Source records:

━━━

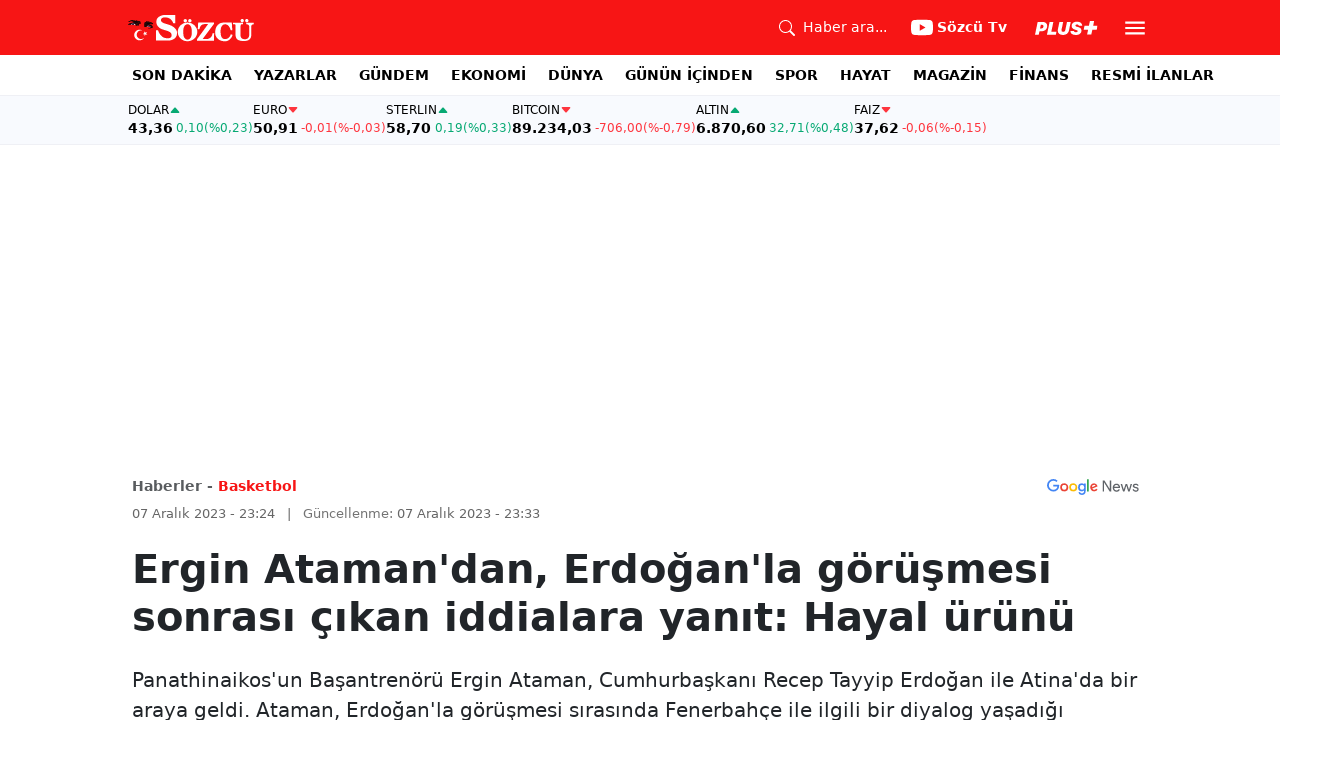

--- FILE ---
content_type: text/html; charset=utf-8
request_url: https://www.google.com/recaptcha/api2/aframe
body_size: 267
content:
<!DOCTYPE HTML><html><head><meta http-equiv="content-type" content="text/html; charset=UTF-8"></head><body><script nonce="IbbX0jgsKowh50b_YCG9mQ">/** Anti-fraud and anti-abuse applications only. See google.com/recaptcha */ try{var clients={'sodar':'https://pagead2.googlesyndication.com/pagead/sodar?'};window.addEventListener("message",function(a){try{if(a.source===window.parent){var b=JSON.parse(a.data);var c=clients[b['id']];if(c){var d=document.createElement('img');d.src=c+b['params']+'&rc='+(localStorage.getItem("rc::a")?sessionStorage.getItem("rc::b"):"");window.document.body.appendChild(d);sessionStorage.setItem("rc::e",parseInt(sessionStorage.getItem("rc::e")||0)+1);localStorage.setItem("rc::h",'1769166873955');}}}catch(b){}});window.parent.postMessage("_grecaptcha_ready", "*");}catch(b){}</script></body></html>

--- FILE ---
content_type: text/plain;charset=UTF-8
request_url: https://cdn.membrana.media/video/szc/desktop/videoSources.json
body_size: 125
content:
[{"id":993944,"src":"https://membrana-cdn.media/video/szc/external-993944-20260123-desktop.mp4","poster":"https://membrana-cdn.media/video/szc/external-993944-20260123-0.webp","duration":195,"type":"video/mp4","publication_date":"2026-01-23","title":"ABD ve Şara Masa Altından Anlaşmış! SDG Operasyonuna Trump'tan Yeşil Işık! Türkiye Detayı"},{"id":993830,"src":"https://membrana-cdn.media/video/szc/external-993830-20260123-desktop.mp4","poster":"https://membrana-cdn.media/video/szc/external-993830-20260123-0.webp","duration":736,"type":"video/mp4","publication_date":"2026-01-23","title":"Emekliye Ek 10 Bin TL Maaş! Şamil Tayyar İddia Etti! Özgür Erdursun 'Erken Seçim' Hazırlığı Dedi"},{"id":993684,"src":"https://membrana-cdn.media/video/szc/external-993684-20260123-desktop.mp4","poster":"https://membrana-cdn.media/video/szc/external-993684-20260123-0.webp","duration":205,"type":"video/mp4","publication_date":"2026-01-23","title":"Tom Barrack'tan Mazlum Abdi'ye Açık Çek! Masaya Oturdular! ABD SDG'den Bunları İstedi"}]

--- FILE ---
content_type: application/javascript; charset=utf-8
request_url: https://fundingchoicesmessages.google.com/f/AGSKWxWnOp6T9F7_K6aXJ1DRQe9xggKVbfddWQFmBIXbEmbAIKLsD0d4QK20kCDR0q5LNG-qJgQ2W3rERBR_vfJ1gstB9OQO8CDHQYOZS5qNAbnj6DvHIgFEFbyewhUHYo2xxTrK2hOxk0Fy2Pknog7c3dLZU1NBL1CP-hmIWCcmpGgk3f_G5C2fchqepA==/_/468x060_/170x700./tag-adv./adblockl./ads/behicon.
body_size: -1289
content:
window['46ded11a-e5a8-4dbc-82e6-ce58df4f581e'] = true;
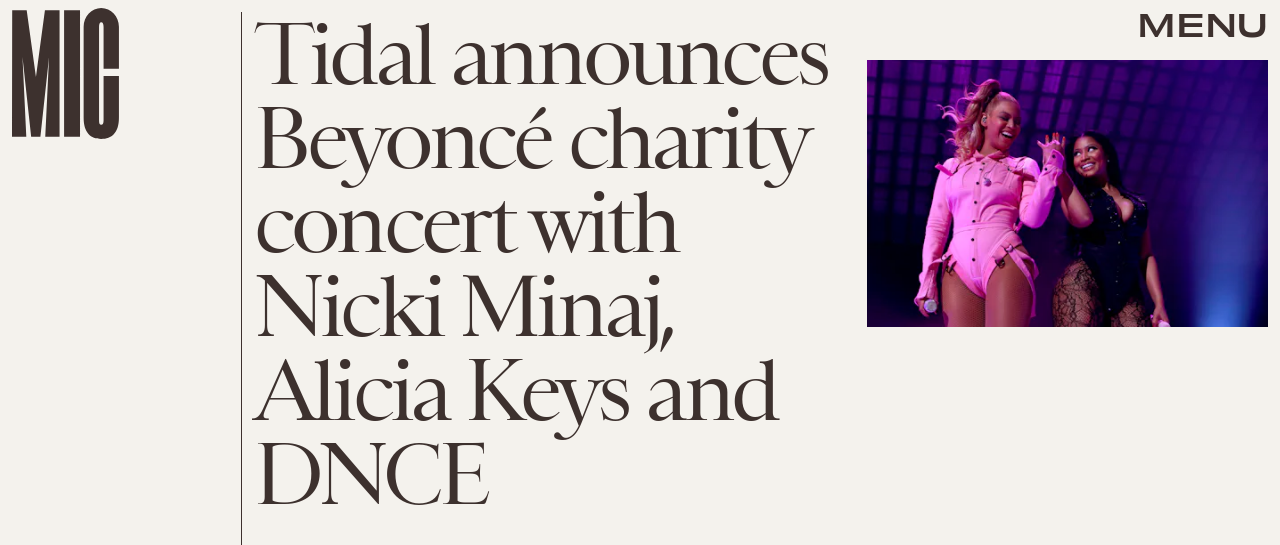

--- FILE ---
content_type: text/html; charset=utf-8
request_url: https://www.google.com/recaptcha/api2/aframe
body_size: 268
content:
<!DOCTYPE HTML><html><head><meta http-equiv="content-type" content="text/html; charset=UTF-8"></head><body><script nonce="wE78UW9GOXBG1YmUrz7WLQ">/** Anti-fraud and anti-abuse applications only. See google.com/recaptcha */ try{var clients={'sodar':'https://pagead2.googlesyndication.com/pagead/sodar?'};window.addEventListener("message",function(a){try{if(a.source===window.parent){var b=JSON.parse(a.data);var c=clients[b['id']];if(c){var d=document.createElement('img');d.src=c+b['params']+'&rc='+(localStorage.getItem("rc::a")?sessionStorage.getItem("rc::b"):"");window.document.body.appendChild(d);sessionStorage.setItem("rc::e",parseInt(sessionStorage.getItem("rc::e")||0)+1);localStorage.setItem("rc::h",'1768637626266');}}}catch(b){}});window.parent.postMessage("_grecaptcha_ready", "*");}catch(b){}</script></body></html>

━━━

Problem requirements:
The answer must consist of every line from the entries above that contains the string "video".

Exercise result:
request_url: https://cdn.membrana.media/video/szc/desktop/videoSources.json
[{"id":993944,"src":"https://membrana-cdn.media/video/szc/external-993944-20260123-desktop.mp4","poster":"https://membrana-cdn.media/video/szc/external-993944-20260123-0.webp","duration":195,"type":"video/mp4","publication_date":"2026-01-23","title":"ABD ve Şara Masa Altından Anlaşmış! SDG Operasyonuna Trump'tan Yeşil Işık! Türkiye Detayı"},{"id":993830,"src":"https://membrana-cdn.media/video/szc/external-993830-20260123-desktop.mp4","poster":"https://membrana-cdn.media/video/szc/external-993830-20260123-0.webp","duration":736,"type":"video/mp4","publication_date":"2026-01-23","title":"Emekliye Ek 10 Bin TL Maaş! Şamil Tayyar İddia Etti! Özgür Erdursun 'Erken Seçim' Hazırlığı Dedi"},{"id":993684,"src":"https://membrana-cdn.media/video/szc/external-993684-20260123-desktop.mp4","poster":"https://membrana-cdn.media/video/szc/external-993684-20260123-0.webp","duration":205,"type":"video/mp4","publication_date":"2026-01-23","title":"Tom Barrack'tan Mazlum Abdi'ye Açık Çek! Masaya Oturdular! ABD SDG'den Bunları İstedi"}]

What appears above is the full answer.